● Your assignment
Reproduce word for word the part of the physics paper's header that begins with the words "2Laboratory of Electronics" and ends with "(A. J. Fotue)".

#### Extract provided

American Journal of Modern Physics
Volume 4, Issue 3, May 2015, Pages: 138-148

Decoherence of Polaron in Asymmetric Quantum Dot Qubit Under an Electromagnetic Field

Alain Jerve Fotue1, *, Sadem Christian Kenfack1, Nsangou Issofa1, Maurice Tiotsop1, Michel Pascal Tabue Djemmo1, 3, Amos Veyongni Wirngo1, Hilaire Fotsin2, Lukong Cornelius Fai1

1Mesoscopic and Multilayers Structures Laboratory, Department of Physics, Faculty of Science, University of Dschang, Dschang, Cameroon

2Laboratory of Electronics and Signal Processing, Department of Physics, Faculty of Science, University of Dschang, Dschang, Cameroon

3Laboratory of Mechanics and Modeling of Physical Systems, Faculty of Science, University of Dschang, Dschang, Cameroon

Email address:

(A. J. Fotue)

########
#### Supplied information

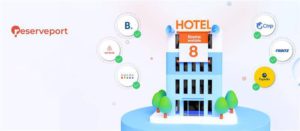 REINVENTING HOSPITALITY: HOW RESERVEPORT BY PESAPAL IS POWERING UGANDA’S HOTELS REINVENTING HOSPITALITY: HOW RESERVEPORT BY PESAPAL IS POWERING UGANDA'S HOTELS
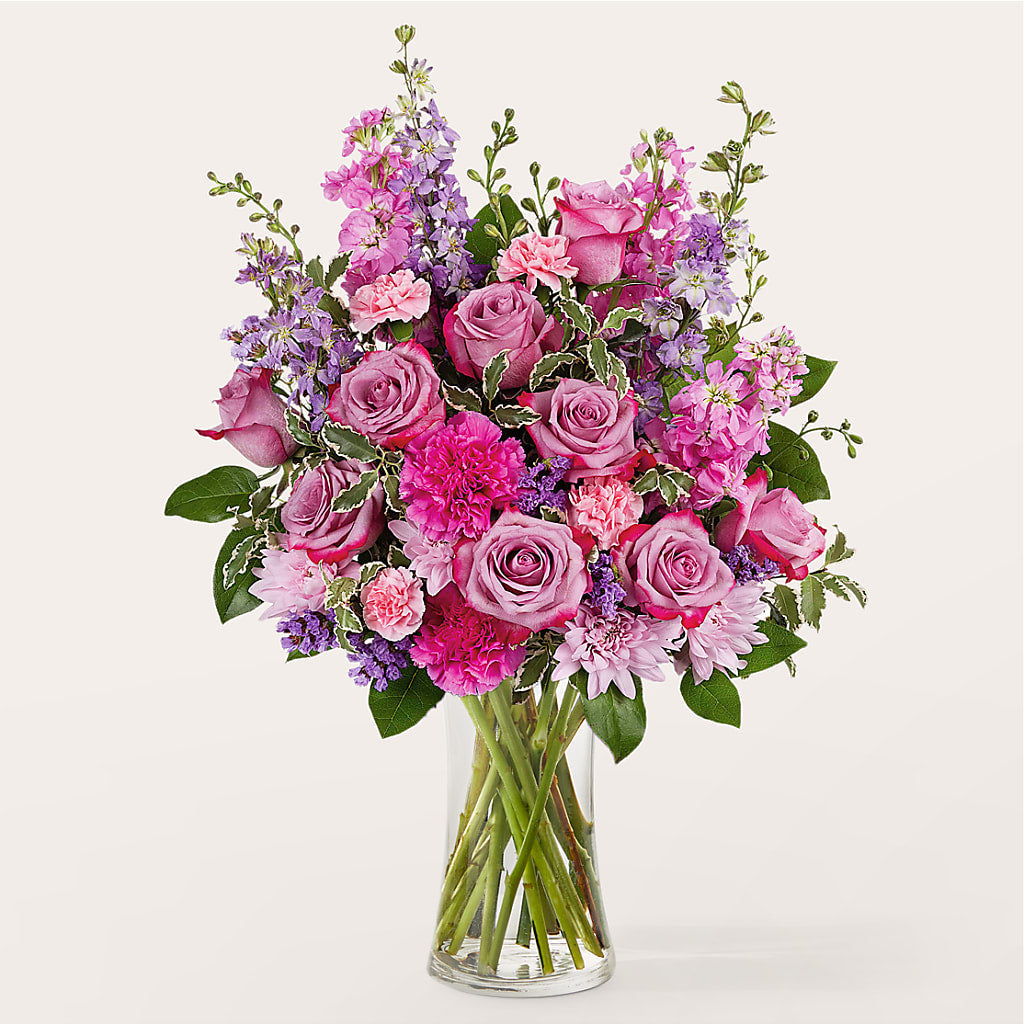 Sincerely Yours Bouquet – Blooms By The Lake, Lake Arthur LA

########
#### Supplied information

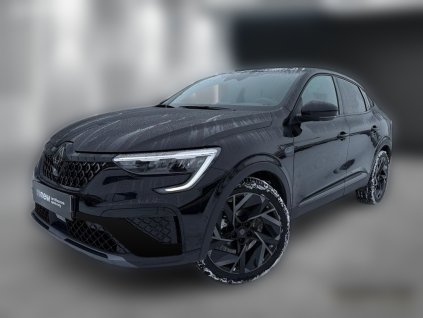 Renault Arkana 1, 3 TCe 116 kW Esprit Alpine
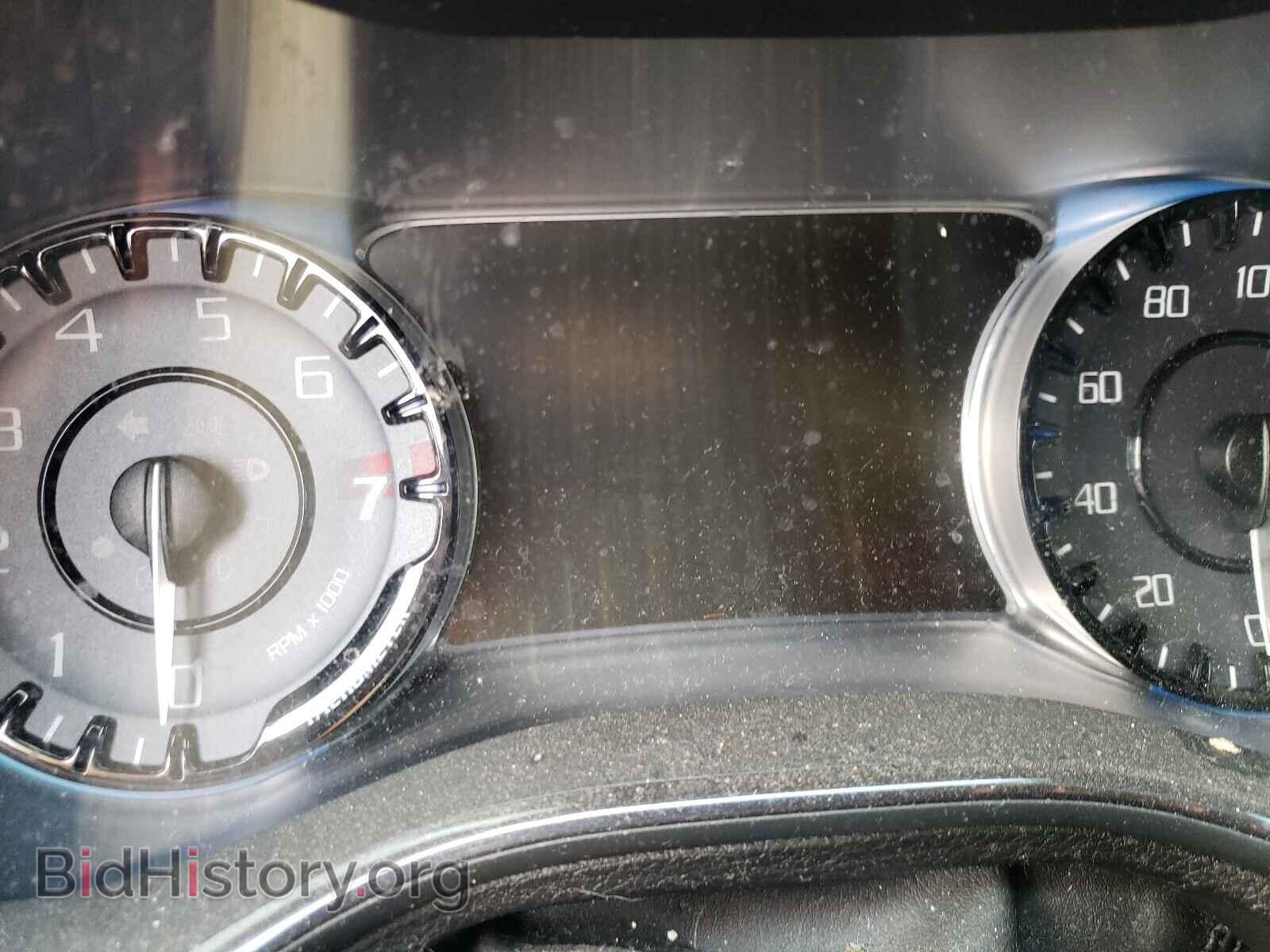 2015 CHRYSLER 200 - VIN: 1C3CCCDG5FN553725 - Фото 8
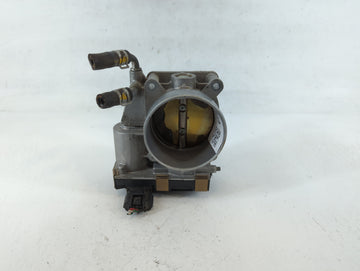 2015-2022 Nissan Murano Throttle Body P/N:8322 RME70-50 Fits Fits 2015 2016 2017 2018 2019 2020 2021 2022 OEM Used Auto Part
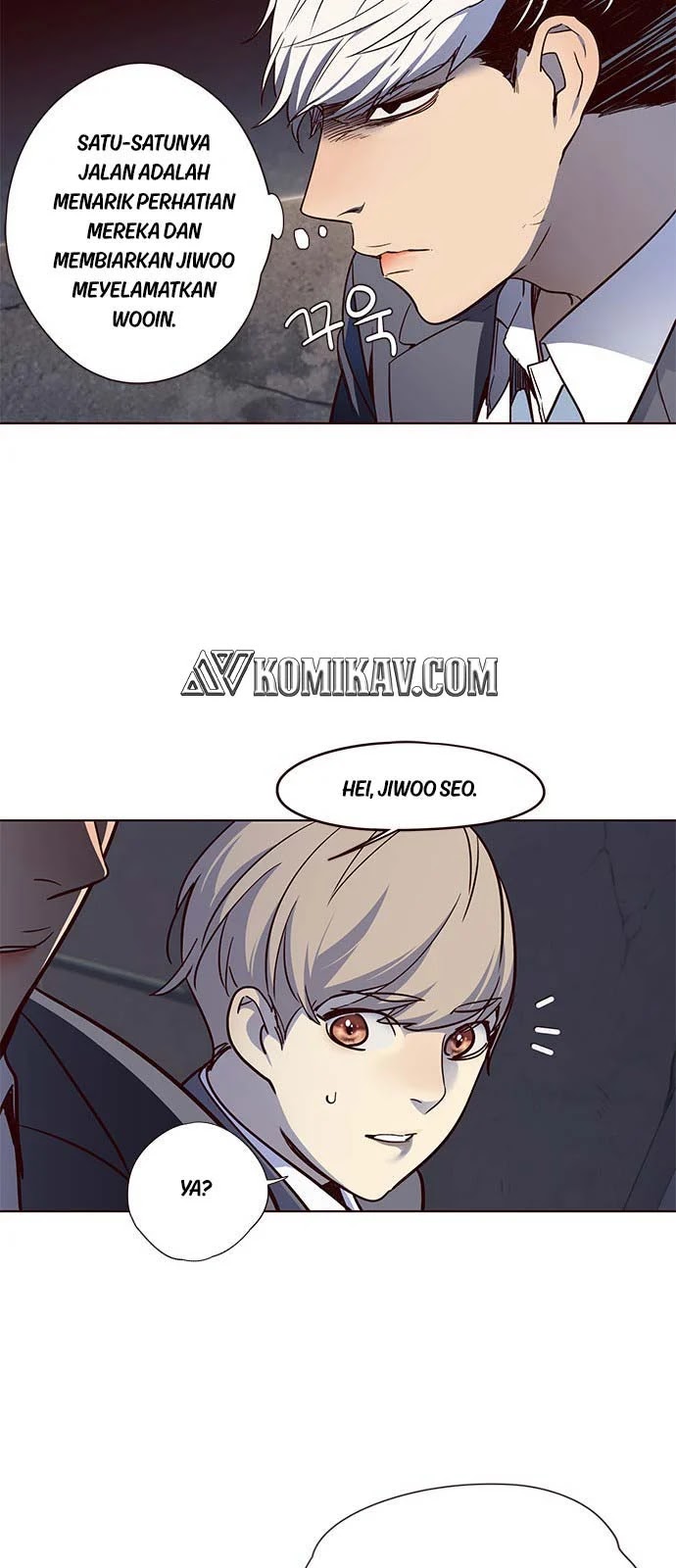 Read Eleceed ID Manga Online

########

● Response below
2Laboratory of Electronics and Signal Processing, Department of Physics, Faculty of Science, University of Dschang, Dschang, Cameroon

3Laboratory of Mechanics and Modeling of Physical Systems, Faculty of Science, University of Dschang, Dschang, Cameroon

Email address:

(A. J. Fotue)